**PROBLEM**
Please rewrite the items below, changing "nearer" to "closer" everywhere and keeping everything else the same. Leave the pictures out of your answer.

-- START DATA PROVIDED --

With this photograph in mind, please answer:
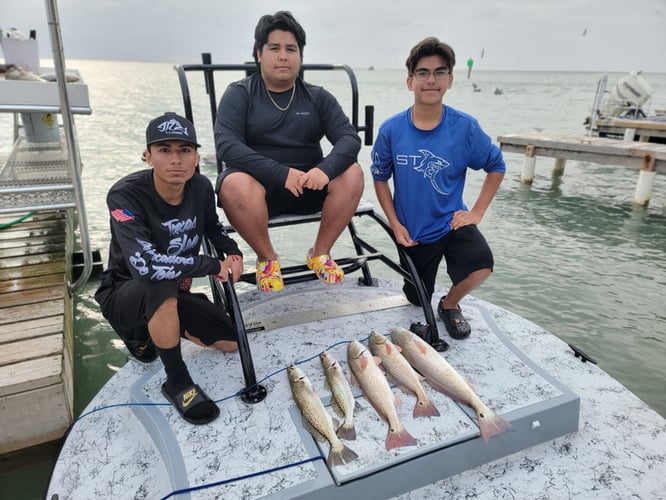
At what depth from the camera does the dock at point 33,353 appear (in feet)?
8.10

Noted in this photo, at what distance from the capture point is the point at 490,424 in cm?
210

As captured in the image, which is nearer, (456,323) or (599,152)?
(456,323)

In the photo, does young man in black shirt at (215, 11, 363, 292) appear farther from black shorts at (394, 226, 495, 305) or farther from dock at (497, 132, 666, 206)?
dock at (497, 132, 666, 206)

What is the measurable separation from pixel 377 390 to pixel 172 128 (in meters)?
1.71

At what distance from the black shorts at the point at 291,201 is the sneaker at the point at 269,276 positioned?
0.36m

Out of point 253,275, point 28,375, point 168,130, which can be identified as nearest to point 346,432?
point 253,275

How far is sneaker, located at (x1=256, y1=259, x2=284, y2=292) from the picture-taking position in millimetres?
2820

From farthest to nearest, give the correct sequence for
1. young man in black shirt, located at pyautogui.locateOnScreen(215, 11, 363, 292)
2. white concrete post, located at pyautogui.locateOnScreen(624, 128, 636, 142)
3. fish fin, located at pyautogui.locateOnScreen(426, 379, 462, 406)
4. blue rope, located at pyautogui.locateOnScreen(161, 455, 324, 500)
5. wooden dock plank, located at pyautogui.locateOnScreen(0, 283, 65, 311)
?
white concrete post, located at pyautogui.locateOnScreen(624, 128, 636, 142)
wooden dock plank, located at pyautogui.locateOnScreen(0, 283, 65, 311)
young man in black shirt, located at pyautogui.locateOnScreen(215, 11, 363, 292)
fish fin, located at pyautogui.locateOnScreen(426, 379, 462, 406)
blue rope, located at pyautogui.locateOnScreen(161, 455, 324, 500)

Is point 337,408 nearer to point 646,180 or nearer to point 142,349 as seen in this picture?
point 142,349

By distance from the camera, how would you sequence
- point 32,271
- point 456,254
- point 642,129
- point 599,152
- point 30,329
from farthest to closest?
point 642,129
point 599,152
point 32,271
point 456,254
point 30,329

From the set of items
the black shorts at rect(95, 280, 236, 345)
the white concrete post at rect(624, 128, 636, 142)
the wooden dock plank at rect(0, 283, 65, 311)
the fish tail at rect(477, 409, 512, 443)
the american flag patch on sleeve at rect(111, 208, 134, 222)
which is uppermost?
the american flag patch on sleeve at rect(111, 208, 134, 222)

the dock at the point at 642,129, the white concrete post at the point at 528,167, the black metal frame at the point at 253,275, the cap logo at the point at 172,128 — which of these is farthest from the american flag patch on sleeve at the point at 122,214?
the dock at the point at 642,129

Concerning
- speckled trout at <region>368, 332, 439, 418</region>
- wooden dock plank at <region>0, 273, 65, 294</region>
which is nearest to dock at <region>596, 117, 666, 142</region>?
speckled trout at <region>368, 332, 439, 418</region>

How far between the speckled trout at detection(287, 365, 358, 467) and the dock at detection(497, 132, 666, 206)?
958 cm
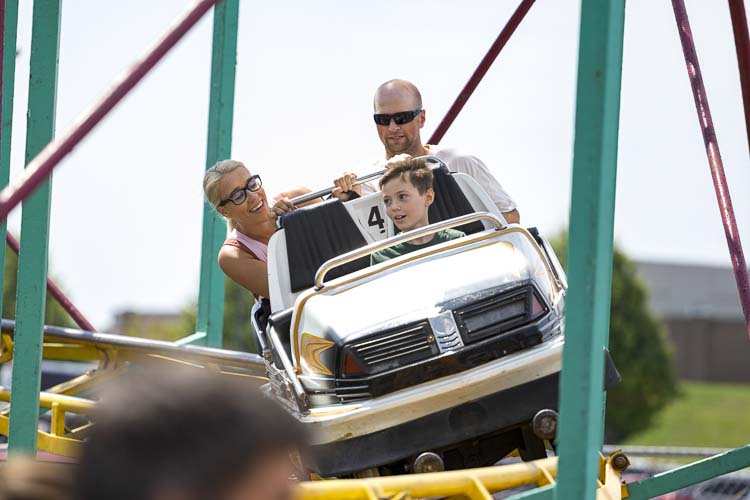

-- END DATA PROVIDED --

**FINISHED TASK**
With this photograph in mind, please answer:
At what depth from the camera does the dock at point 33,353 appear (in feet)?
8.10

Noted in this photo, at what distance from the capture point is the point at 490,424 in cm?
210

As captured in the image, which is closer, (456,323) or (599,152)?
(456,323)

In the photo, does young man in black shirt at (215, 11, 363, 292) appear farther from black shorts at (394, 226, 495, 305) or farther from dock at (497, 132, 666, 206)?
dock at (497, 132, 666, 206)

What is the measurable separation from pixel 377 390 to pixel 172 128 (in meters)?
1.71

At what distance from the black shorts at the point at 291,201 is the sneaker at the point at 269,276 positioned?
0.36m

Out of point 253,275, point 28,375, point 168,130, which can be identified as nearest to point 346,432?
point 253,275

How far is sneaker, located at (x1=256, y1=259, x2=284, y2=292) from the picture-taking position in millimetres?
2820

From farthest to nearest, give the correct sequence for
1. young man in black shirt, located at pyautogui.locateOnScreen(215, 11, 363, 292)
2. white concrete post, located at pyautogui.locateOnScreen(624, 128, 636, 142)
3. fish fin, located at pyautogui.locateOnScreen(426, 379, 462, 406)
4. blue rope, located at pyautogui.locateOnScreen(161, 455, 324, 500)
5. wooden dock plank, located at pyautogui.locateOnScreen(0, 283, 65, 311)
?
white concrete post, located at pyautogui.locateOnScreen(624, 128, 636, 142)
wooden dock plank, located at pyautogui.locateOnScreen(0, 283, 65, 311)
young man in black shirt, located at pyautogui.locateOnScreen(215, 11, 363, 292)
fish fin, located at pyautogui.locateOnScreen(426, 379, 462, 406)
blue rope, located at pyautogui.locateOnScreen(161, 455, 324, 500)

Is point 337,408 closer to point 646,180 or closer to point 142,349 as seen in this picture?
point 142,349

By distance from the camera, how would you sequence
- point 32,271
- point 456,254
- point 642,129
- point 599,152
- point 30,329
from farthest to closest?
point 642,129
point 599,152
point 32,271
point 456,254
point 30,329

From the set of items
the black shorts at rect(95, 280, 236, 345)
the white concrete post at rect(624, 128, 636, 142)
the wooden dock plank at rect(0, 283, 65, 311)
the fish tail at rect(477, 409, 512, 443)
the american flag patch on sleeve at rect(111, 208, 134, 222)
which is uppermost?
the american flag patch on sleeve at rect(111, 208, 134, 222)

the dock at the point at 642,129, the white concrete post at the point at 528,167, the black metal frame at the point at 253,275, the cap logo at the point at 172,128 — which of these is farthest from the american flag patch on sleeve at the point at 122,214?
the dock at the point at 642,129

Concerning
- speckled trout at <region>368, 332, 439, 418</region>
- wooden dock plank at <region>0, 273, 65, 294</region>
which is nearest to dock at <region>596, 117, 666, 142</region>?
speckled trout at <region>368, 332, 439, 418</region>

How far between the speckled trout at detection(287, 365, 358, 467) and the dock at detection(497, 132, 666, 206)?
958 cm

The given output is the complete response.